Trufas de aceite de oliva virgen extra

· Dificultad: baja
· Tiempo de preparación: 20′
· Tiempo total: 20′ (más un día de refrigeración)

El chocolate es, ya de por sí, un éxito asegurado en un postre, pero si le añadimos uno de los productos estrella de nuestra tierra, un buen aceite de oliva virgen extra, se convierte en un placer de dioses.

Lo que hace especial a estas trufas es que, cuando las introduces en la boca, se deshacen con un agradable sabor oleoso. Ya lo puedes intuir cuando, al cogerlas de la fuente, tus dedos se hunden en la cobertura y tienes que sujetarlas con tremenda delicadeza. Lo siguiente es cerrar los ojos y hacer ruiditos… no es que tengas que hacerlo, ¡es que te sale!
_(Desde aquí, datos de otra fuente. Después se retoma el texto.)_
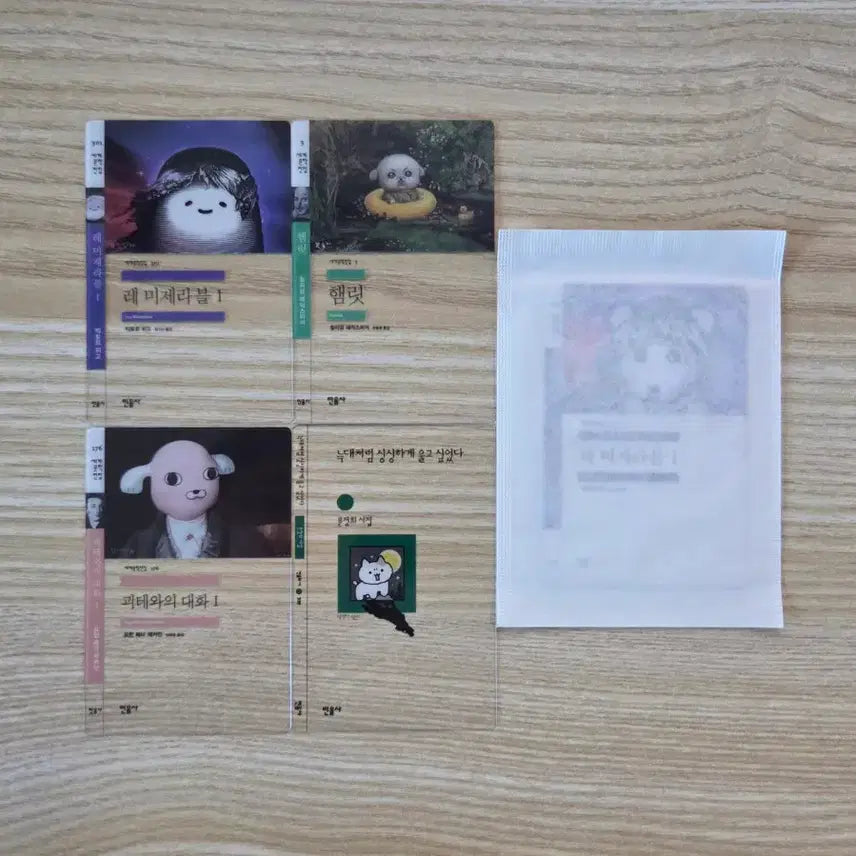 [BUNJANG] Minumsa Bread Bookmark 5-Piece Bundle Set / 민음사 빵 책갈피 5종 일괄 판매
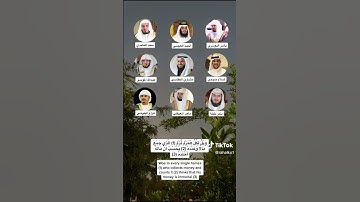 ويل لكل همزة لمزة #سورة_الهمزة #ياسر_الدوسري #احمد_العجمي #سعد_الغامدي #اسلام_صبحي #مشاري_العفاسي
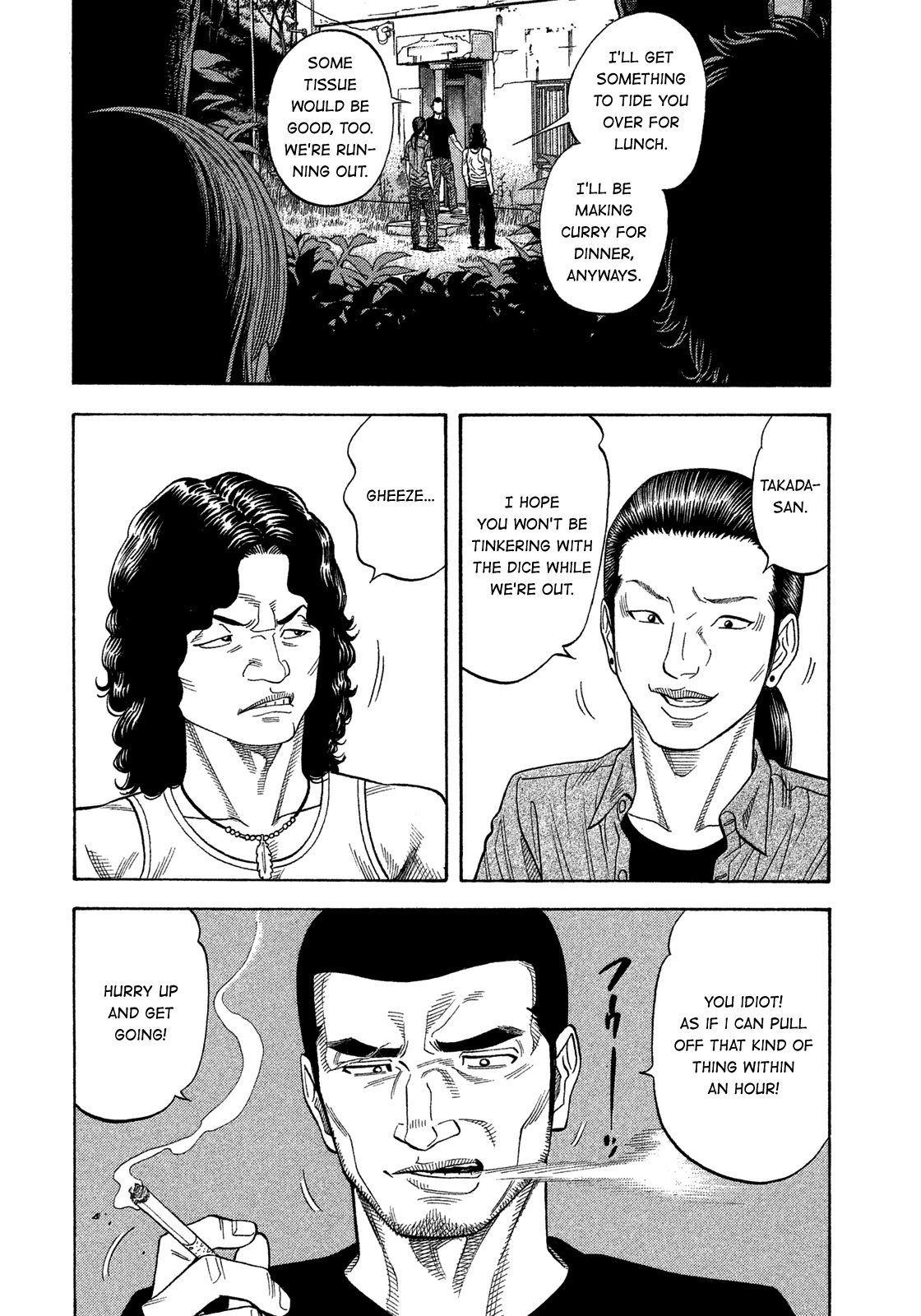 Montage (Watanabe Jun) - 128 page 4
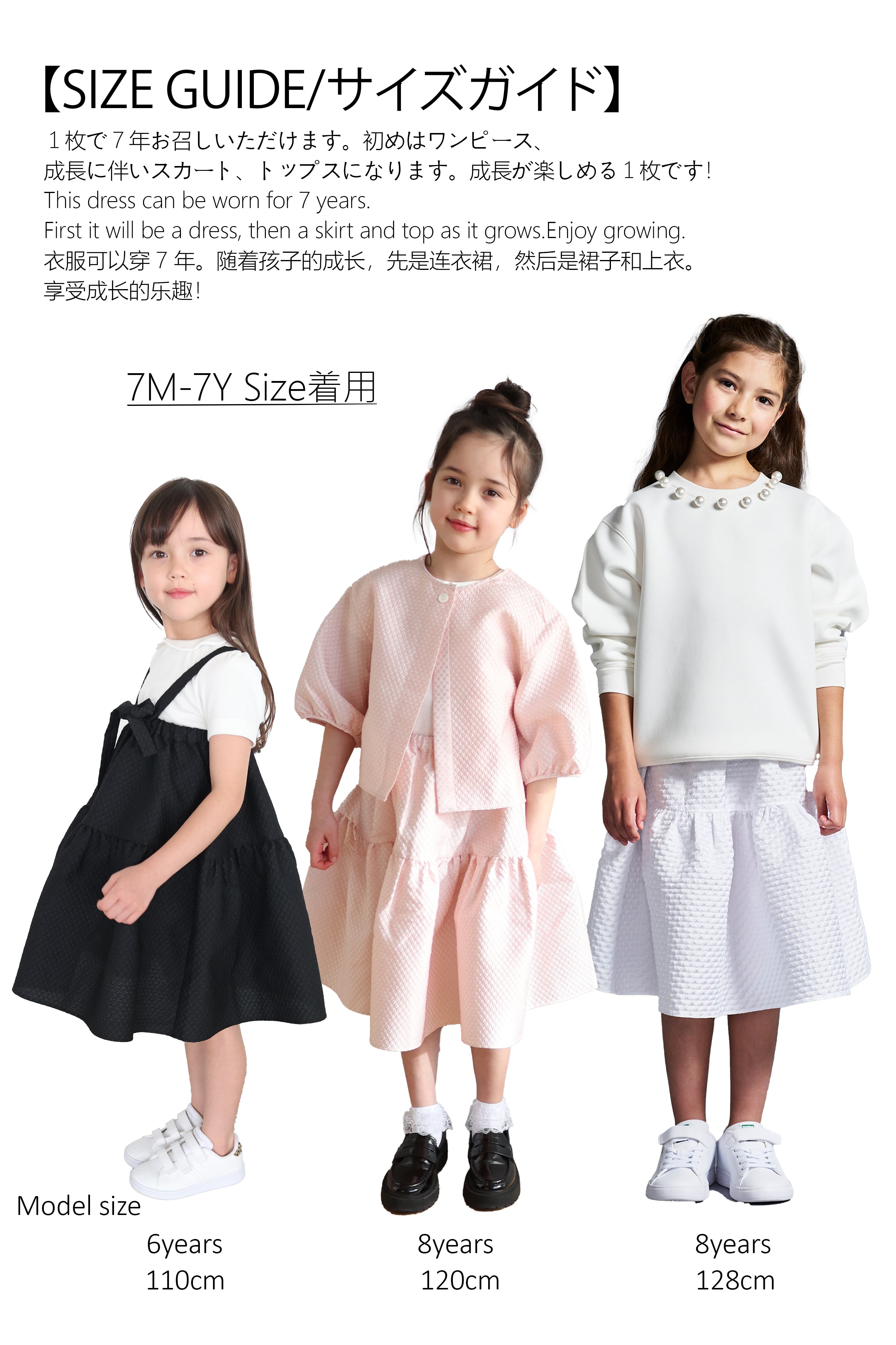 COUTURE DRESS PINK 6Y-11Y | AMICA・kids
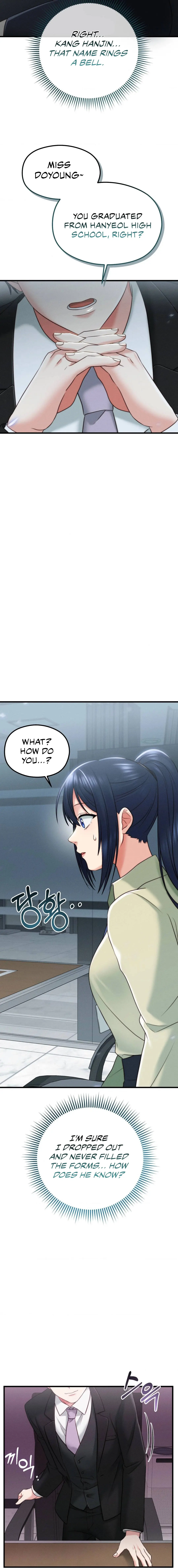 You Are My Xx Chapter 2 - Page 6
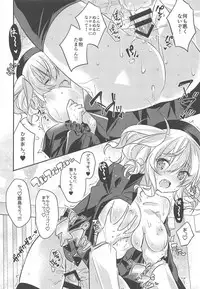 (C92) [SANDAN (Kurun)] Kashima-san ni Omakase! (Kantai Collection -KanColle-)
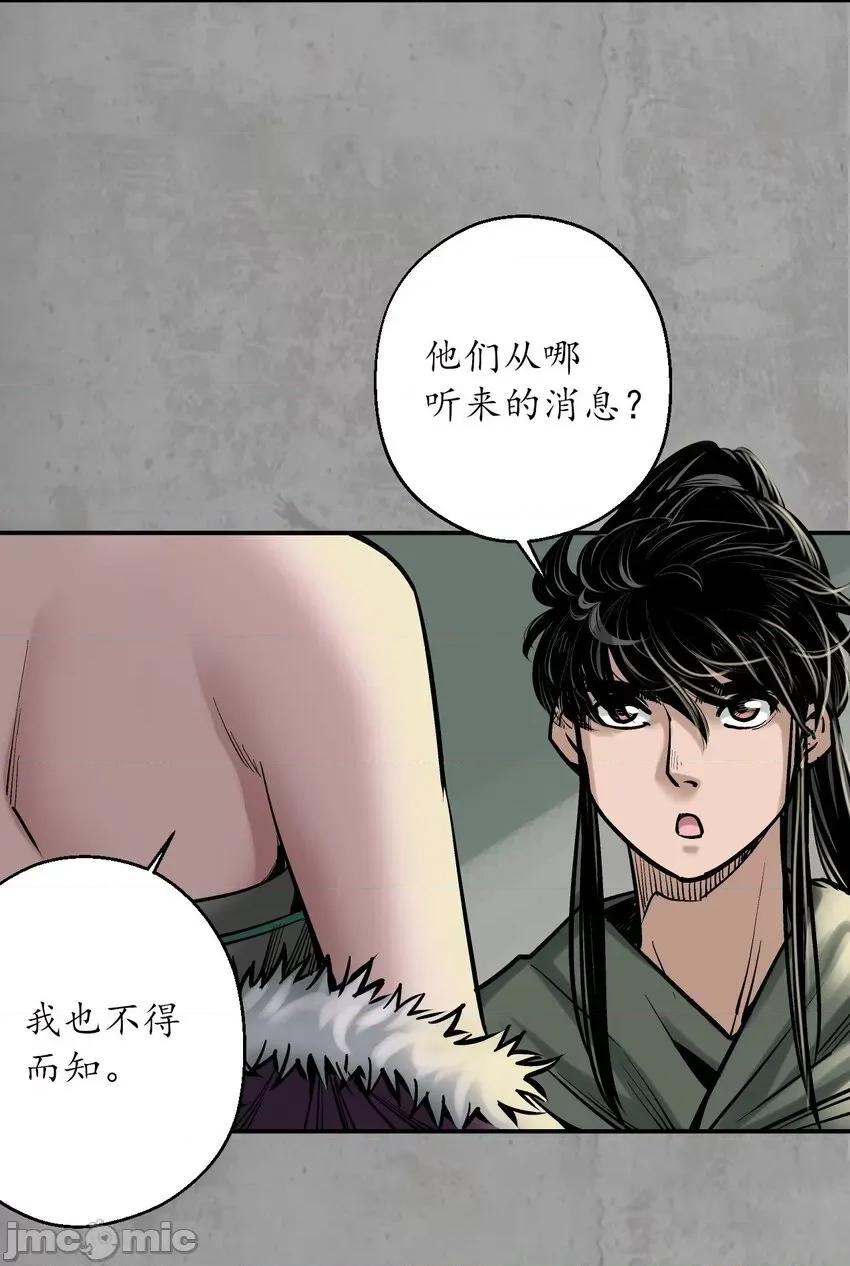 藏锋行 藏锋行 216回 赤炼目标.zip 第40页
Además, su elaboración es sencillísima, debiendo tener cuidado únicamente con dos cosas: la temperatura a la que fundes los chocolates y los periodos de refrigeración.

Este fue el primer postre que servimos en la última cena que preparamos para un agradecido grupo de buenos amigos.

La receta original es de el comidista, aunque he rebajado la cantidad de aceite porque, de esta forma, no perdemos melosidad y se mantiene su forma durante mucho más tiempo. Vamos, que no se derriten en la fuente mientras las llevas a la mesa.

– Para 10 personas golosas –

Ingredientes trufa de chocolate negro

  • 85 ml de aceite de oliva virgen extra variedad arbequina
  • 400 g de chocolate negro
  • 30 g de cacao en polvo
  • Sal maldon

Ingredientes trufa de chocolate blanco

  • 75 ml de aceite de oliva virgen extra variedad arbequina
  • 400 g de chocolate blanco
  • 30 g de coco en polvo
  • Tabasco

Elaboración

  1. Fundimos por separado los chocolates al baño maría, sin sobrepasar los 50º C (120 ºF).
  2. Una vez fundidos, retiramos del baño maría, añadimos el aceite y mezclamos con la espátula hasta que queden unas cremas homogéneas y brillantes.
  3. Disponemos cada crema de chocolate en una fuente de unos 15×30 centímetros, de manera que la crema tenga una altura de 1,5 centímetros aproximadamente y refrigeramos un mínimo de 24 horas.
  4. Cortamos en porciones (cubos, prismas…). Las trufas de chocolate negro las rebozamos con cacao en polvo y las de chocolate blanco con coco en polvo y volvemos a refrigerar.

Emplatado

En el momento de servir, colocamos unos cristales de sal maldon sobre las trufas de chocolate negro y una gota de tabasco sobre las trufas de chocolate blanco.

Trucos y consejos

Esta elaboración es muy permisiva, porque no es necesario realizar un templado del chocolate, que, con diferencia, es la mayor dificultad que tiene el mundo del cacao. Eso sí, no pases de los 50º C (120 ºF) al fundirlos. Si no tienes termómetro, un sencillo truco es calentar el agua del baño maría a fuego medio y, cuando el chocolate empiece a fundirse, mezclar enérgicamente con una espátula y cuando esté casi fundido del todo, retirar del fuego sin parar de remover. Una premisa de las elaboraciones con chocolate es que hay que mimarlas mucho, sin dejarlas ni un minuto desatendidas.

No hagas demasiada cantidad pensando que lo puedes guardar para otras cenas, las sucesivas refrigeraciones van a hacer que las trufas pierdan su característica fundente y cada vez serán más mazacote. Lo digo por propia experiencia.

Lo ideal es hacer las trufas el día anterior al evento del que van a formar parte y sacarlas del frigorífico 15 minutos antes de servirlas, para que tengan la textura perfecta.